--- Supplied information Enclosed Below ---

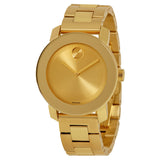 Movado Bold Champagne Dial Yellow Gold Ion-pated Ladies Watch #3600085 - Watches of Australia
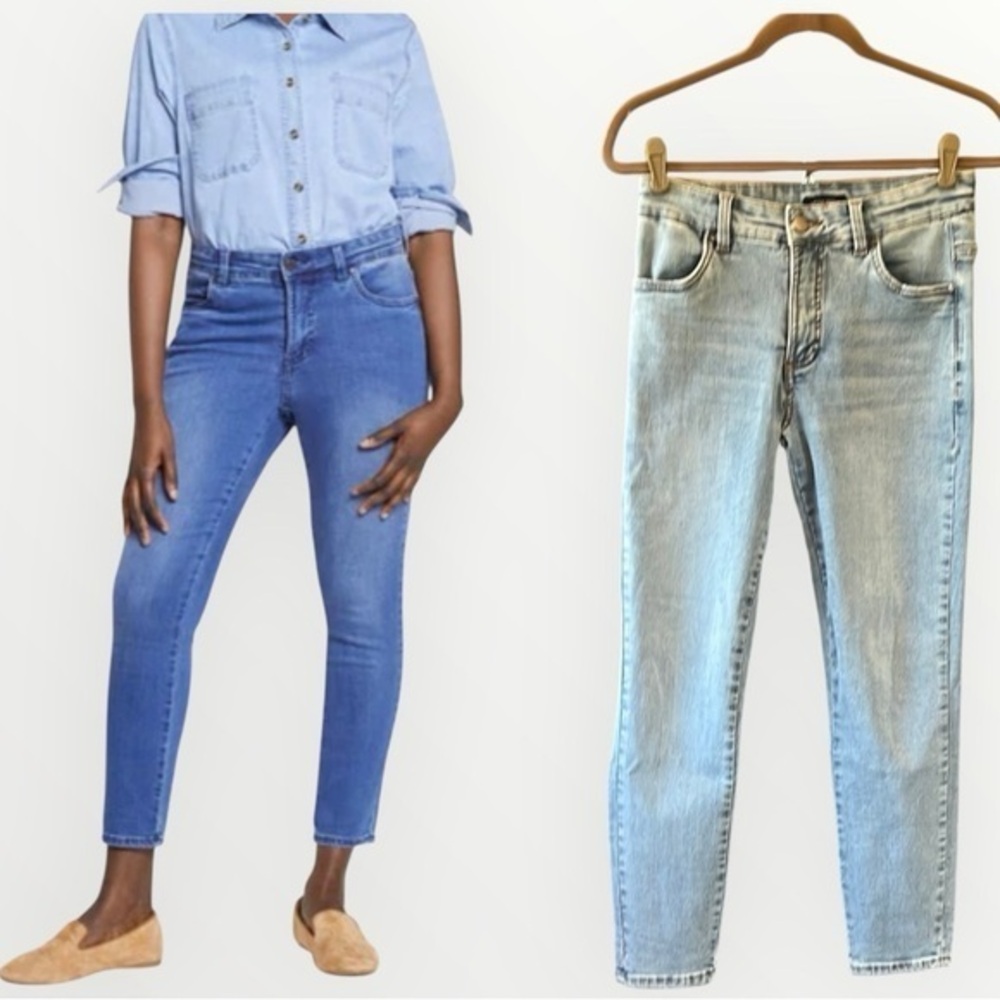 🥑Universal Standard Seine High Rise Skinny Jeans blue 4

--- End of Enclosed Supplied information ---
--- Supplied information Enclosed Below ---

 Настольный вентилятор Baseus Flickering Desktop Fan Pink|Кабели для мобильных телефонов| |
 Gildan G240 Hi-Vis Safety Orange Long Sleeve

--- End of Enclosed Supplied information ---
--- Supplied information Enclosed Below ---

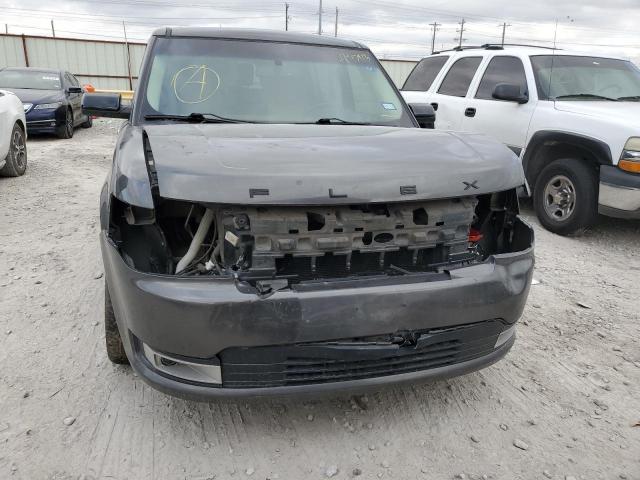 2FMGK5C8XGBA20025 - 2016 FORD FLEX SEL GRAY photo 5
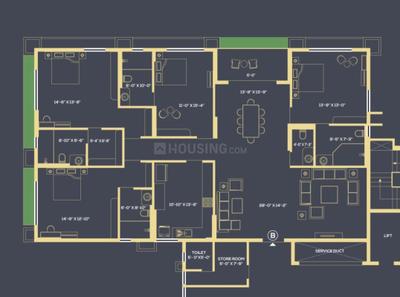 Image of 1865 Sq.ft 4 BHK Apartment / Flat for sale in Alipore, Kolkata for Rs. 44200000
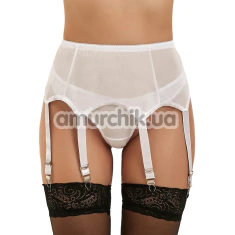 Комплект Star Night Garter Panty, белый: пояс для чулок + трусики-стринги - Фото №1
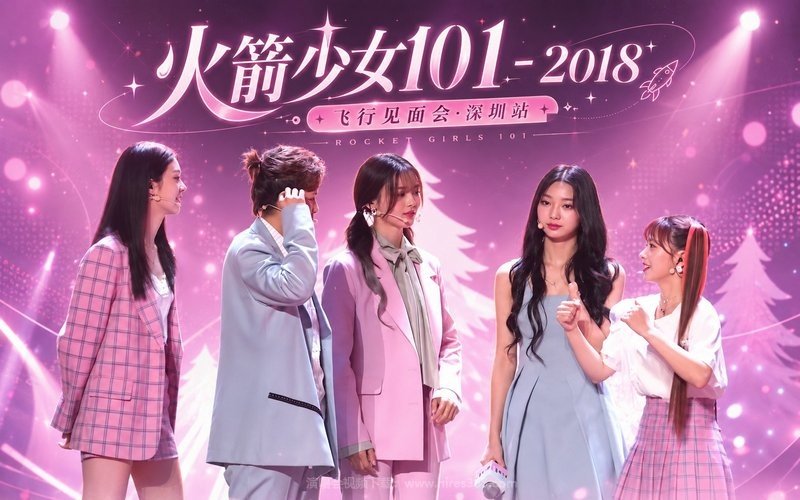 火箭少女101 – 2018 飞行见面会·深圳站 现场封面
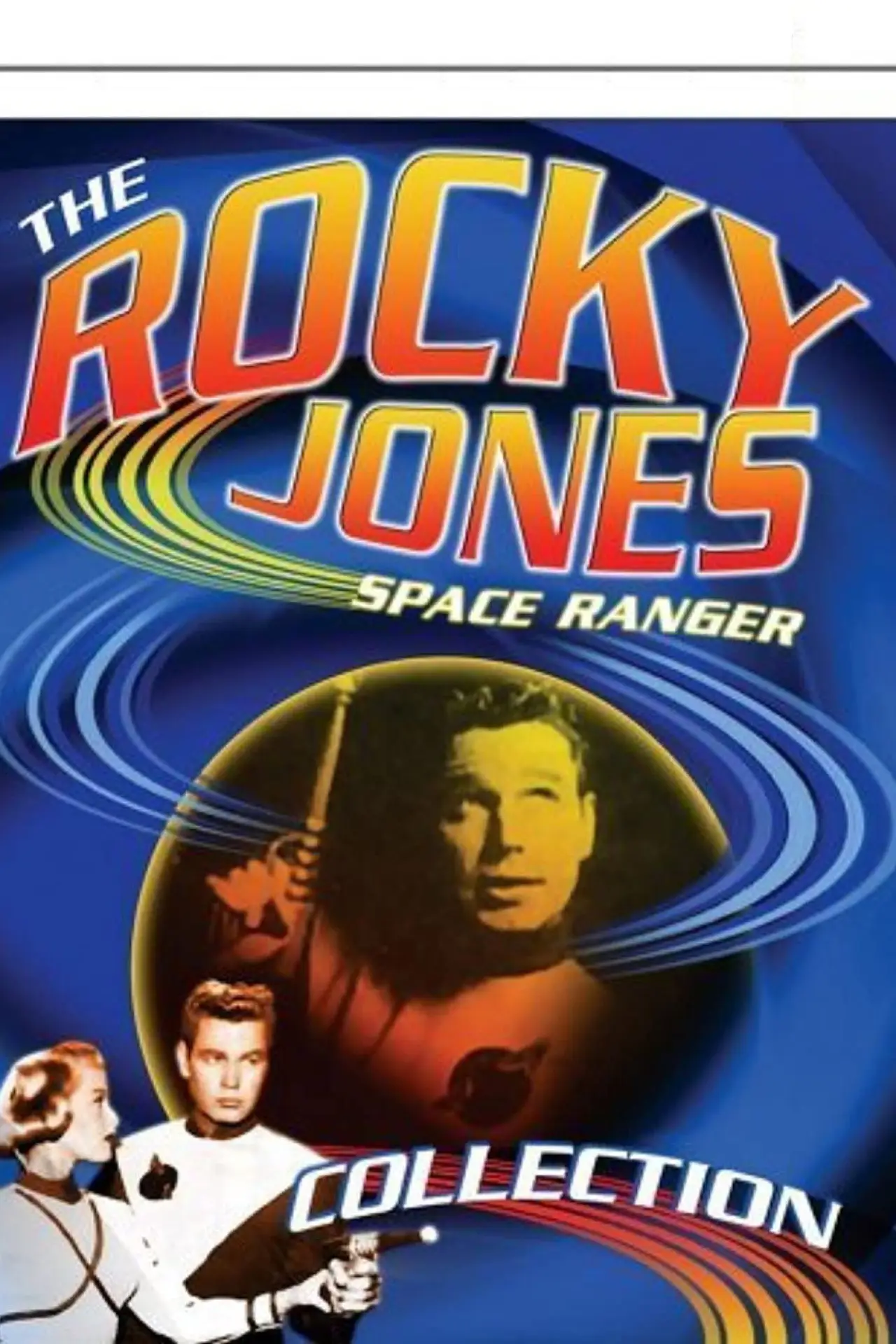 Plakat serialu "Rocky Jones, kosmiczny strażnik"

--- End of Enclosed Supplied information ---

* [Directions for this task]
Beginning with the line containing "Настольный вентилятор Baseus" in the material above, copy every line exactly until you have copied the line containing "Gildan G240 Hi-Vis Safety Orange Long Sleeve".

* [Response]
 Настольный вентилятор Baseus Flickering Desktop Fan Pink|Кабели для мобильных телефонов| |
 Gildan G240 Hi-Vis Safety Orange Long Sleeve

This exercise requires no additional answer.